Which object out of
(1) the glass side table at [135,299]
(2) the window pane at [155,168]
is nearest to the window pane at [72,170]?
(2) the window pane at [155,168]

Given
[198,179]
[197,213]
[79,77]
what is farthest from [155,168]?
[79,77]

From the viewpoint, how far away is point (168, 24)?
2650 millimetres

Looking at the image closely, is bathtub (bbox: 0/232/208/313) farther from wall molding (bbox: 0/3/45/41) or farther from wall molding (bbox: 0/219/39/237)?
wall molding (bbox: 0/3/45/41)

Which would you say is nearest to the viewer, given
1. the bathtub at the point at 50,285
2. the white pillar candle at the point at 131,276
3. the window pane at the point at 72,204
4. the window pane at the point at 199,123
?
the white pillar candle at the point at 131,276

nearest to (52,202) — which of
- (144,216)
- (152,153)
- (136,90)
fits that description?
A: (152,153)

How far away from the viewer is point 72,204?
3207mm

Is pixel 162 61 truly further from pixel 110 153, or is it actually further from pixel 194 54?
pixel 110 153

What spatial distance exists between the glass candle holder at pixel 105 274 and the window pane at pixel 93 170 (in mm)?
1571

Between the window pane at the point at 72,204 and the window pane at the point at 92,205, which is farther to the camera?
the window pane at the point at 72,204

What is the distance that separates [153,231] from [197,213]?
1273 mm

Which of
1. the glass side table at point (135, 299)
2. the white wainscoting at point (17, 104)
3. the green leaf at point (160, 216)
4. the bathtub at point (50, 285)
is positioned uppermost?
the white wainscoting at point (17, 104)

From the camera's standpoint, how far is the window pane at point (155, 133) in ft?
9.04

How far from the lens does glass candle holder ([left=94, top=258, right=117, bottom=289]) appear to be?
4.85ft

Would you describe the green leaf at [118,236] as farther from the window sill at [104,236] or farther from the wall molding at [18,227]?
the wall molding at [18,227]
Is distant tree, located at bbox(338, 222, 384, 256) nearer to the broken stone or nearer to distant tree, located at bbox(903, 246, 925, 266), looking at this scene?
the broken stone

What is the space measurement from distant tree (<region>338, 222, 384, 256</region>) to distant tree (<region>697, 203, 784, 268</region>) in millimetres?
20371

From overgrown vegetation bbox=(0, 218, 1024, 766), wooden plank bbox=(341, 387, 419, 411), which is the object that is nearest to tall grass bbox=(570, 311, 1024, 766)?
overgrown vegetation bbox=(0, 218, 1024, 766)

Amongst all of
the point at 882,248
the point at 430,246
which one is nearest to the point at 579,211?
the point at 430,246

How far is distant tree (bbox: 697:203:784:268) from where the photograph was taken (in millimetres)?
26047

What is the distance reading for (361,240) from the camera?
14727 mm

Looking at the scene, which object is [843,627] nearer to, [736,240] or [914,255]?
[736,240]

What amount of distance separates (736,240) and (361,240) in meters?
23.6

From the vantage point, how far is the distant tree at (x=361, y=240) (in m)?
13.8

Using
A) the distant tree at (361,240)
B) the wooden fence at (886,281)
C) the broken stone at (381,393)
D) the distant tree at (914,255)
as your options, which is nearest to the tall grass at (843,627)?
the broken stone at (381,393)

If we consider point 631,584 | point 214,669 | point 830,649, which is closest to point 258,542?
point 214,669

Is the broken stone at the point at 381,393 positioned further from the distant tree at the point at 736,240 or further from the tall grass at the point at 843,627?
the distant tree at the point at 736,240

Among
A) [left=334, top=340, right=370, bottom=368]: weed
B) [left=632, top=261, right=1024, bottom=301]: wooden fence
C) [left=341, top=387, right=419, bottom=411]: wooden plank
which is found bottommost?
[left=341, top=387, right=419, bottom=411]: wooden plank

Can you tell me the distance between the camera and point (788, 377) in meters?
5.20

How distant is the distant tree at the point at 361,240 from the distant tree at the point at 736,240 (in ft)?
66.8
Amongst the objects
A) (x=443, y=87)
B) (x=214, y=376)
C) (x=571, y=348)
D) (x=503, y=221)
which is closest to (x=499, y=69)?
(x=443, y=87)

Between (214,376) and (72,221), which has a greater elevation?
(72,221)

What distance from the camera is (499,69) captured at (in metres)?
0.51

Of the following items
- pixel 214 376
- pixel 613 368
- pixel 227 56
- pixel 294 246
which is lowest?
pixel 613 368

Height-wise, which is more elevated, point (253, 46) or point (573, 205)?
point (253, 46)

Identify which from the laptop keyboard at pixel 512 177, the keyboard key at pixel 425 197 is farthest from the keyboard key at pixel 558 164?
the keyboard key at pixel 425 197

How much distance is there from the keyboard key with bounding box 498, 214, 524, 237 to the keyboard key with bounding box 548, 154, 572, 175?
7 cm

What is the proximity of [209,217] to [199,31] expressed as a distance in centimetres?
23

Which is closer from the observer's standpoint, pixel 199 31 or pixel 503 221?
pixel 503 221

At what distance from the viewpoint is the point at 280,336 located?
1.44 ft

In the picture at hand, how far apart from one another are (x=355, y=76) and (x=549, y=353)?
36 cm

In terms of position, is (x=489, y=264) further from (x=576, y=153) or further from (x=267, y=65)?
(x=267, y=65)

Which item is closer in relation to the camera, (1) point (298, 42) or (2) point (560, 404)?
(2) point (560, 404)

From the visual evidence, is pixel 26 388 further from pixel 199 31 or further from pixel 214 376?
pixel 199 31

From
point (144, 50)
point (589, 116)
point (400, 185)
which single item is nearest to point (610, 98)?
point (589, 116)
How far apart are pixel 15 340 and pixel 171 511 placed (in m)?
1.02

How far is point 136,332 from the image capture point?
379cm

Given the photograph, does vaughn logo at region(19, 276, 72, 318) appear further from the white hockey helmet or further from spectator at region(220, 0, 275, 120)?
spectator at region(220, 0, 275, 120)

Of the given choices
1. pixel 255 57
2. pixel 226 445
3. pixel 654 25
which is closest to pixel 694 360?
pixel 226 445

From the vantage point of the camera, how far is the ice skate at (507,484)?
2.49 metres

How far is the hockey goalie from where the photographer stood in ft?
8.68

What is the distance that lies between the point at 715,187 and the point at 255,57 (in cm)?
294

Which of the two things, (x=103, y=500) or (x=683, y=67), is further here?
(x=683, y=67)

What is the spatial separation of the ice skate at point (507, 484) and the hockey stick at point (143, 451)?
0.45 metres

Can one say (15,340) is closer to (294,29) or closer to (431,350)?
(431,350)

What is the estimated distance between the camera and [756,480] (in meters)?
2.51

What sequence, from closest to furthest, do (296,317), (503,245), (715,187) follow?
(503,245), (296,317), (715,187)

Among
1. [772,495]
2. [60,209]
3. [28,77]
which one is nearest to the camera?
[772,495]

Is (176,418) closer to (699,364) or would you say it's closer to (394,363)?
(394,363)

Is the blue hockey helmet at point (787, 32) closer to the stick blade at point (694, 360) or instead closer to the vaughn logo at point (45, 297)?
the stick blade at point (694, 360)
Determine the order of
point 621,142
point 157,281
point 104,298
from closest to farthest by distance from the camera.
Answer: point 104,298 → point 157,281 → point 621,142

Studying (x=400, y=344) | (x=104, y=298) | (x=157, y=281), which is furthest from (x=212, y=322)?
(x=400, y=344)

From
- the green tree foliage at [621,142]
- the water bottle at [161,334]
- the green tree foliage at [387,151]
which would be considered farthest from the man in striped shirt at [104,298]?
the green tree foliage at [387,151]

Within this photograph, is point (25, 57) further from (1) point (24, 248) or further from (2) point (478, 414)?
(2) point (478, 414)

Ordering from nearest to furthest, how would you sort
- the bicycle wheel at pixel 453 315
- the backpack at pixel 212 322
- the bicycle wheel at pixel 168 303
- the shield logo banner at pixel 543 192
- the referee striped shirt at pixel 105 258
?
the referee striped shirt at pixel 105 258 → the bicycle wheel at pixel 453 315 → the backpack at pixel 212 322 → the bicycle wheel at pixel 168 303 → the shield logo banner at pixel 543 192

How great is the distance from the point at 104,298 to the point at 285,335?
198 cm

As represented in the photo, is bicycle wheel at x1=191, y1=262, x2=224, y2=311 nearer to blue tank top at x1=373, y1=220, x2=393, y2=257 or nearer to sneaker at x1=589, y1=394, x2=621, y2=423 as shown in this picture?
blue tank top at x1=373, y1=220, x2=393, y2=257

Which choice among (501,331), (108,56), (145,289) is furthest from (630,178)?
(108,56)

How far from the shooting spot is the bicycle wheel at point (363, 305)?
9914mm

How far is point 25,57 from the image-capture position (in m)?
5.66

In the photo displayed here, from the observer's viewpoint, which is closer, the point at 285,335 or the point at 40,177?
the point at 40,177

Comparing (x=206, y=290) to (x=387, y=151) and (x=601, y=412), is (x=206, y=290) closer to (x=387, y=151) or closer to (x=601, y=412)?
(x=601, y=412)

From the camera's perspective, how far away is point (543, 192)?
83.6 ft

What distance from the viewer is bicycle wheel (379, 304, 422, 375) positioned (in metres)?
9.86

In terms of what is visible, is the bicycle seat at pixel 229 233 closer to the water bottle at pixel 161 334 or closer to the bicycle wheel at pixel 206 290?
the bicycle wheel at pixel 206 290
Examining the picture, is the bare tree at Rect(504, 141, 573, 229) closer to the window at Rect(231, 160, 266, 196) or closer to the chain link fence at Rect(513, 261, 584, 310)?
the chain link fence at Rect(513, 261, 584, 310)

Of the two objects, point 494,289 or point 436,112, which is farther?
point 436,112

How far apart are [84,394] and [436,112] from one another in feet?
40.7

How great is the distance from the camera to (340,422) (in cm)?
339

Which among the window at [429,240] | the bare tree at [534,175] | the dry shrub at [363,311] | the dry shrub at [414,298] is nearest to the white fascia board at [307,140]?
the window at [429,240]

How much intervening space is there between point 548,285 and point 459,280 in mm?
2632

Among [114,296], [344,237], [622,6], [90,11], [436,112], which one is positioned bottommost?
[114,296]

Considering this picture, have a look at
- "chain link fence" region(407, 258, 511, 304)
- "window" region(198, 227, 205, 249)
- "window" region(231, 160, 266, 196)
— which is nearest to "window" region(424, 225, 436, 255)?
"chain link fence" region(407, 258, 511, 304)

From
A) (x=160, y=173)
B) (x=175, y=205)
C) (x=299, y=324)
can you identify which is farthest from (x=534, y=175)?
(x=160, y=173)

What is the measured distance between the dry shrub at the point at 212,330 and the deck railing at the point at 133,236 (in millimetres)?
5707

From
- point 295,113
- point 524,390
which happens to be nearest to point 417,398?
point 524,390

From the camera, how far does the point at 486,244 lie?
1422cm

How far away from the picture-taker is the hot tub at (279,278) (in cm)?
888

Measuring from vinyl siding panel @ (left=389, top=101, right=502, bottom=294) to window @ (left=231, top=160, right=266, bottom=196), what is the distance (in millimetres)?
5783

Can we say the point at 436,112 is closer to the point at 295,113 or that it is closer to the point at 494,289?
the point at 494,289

::::::::::

## REQUIREMENTS
What needs duplicating is the run of lines from the one containing "What is the measured" through the last line of the entries above, exact and complete.

## COMPLETE RESPONSE
What is the measured distance between the dry shrub at the point at 212,330 and the deck railing at the point at 133,236 (in millimetres)?
5707

From
- point 295,113
- point 524,390
which happens to be nearest to point 417,398?
point 524,390

From the camera, how far does the point at 486,244 lie?
1422cm

How far away from the picture-taker is the hot tub at (279,278) (in cm)?
888

Measuring from vinyl siding panel @ (left=389, top=101, right=502, bottom=294) to window @ (left=231, top=160, right=266, bottom=196), what is the distance (in millimetres)?
5783

Can we say the point at 436,112 is closer to the point at 295,113 or that it is closer to the point at 494,289?
the point at 494,289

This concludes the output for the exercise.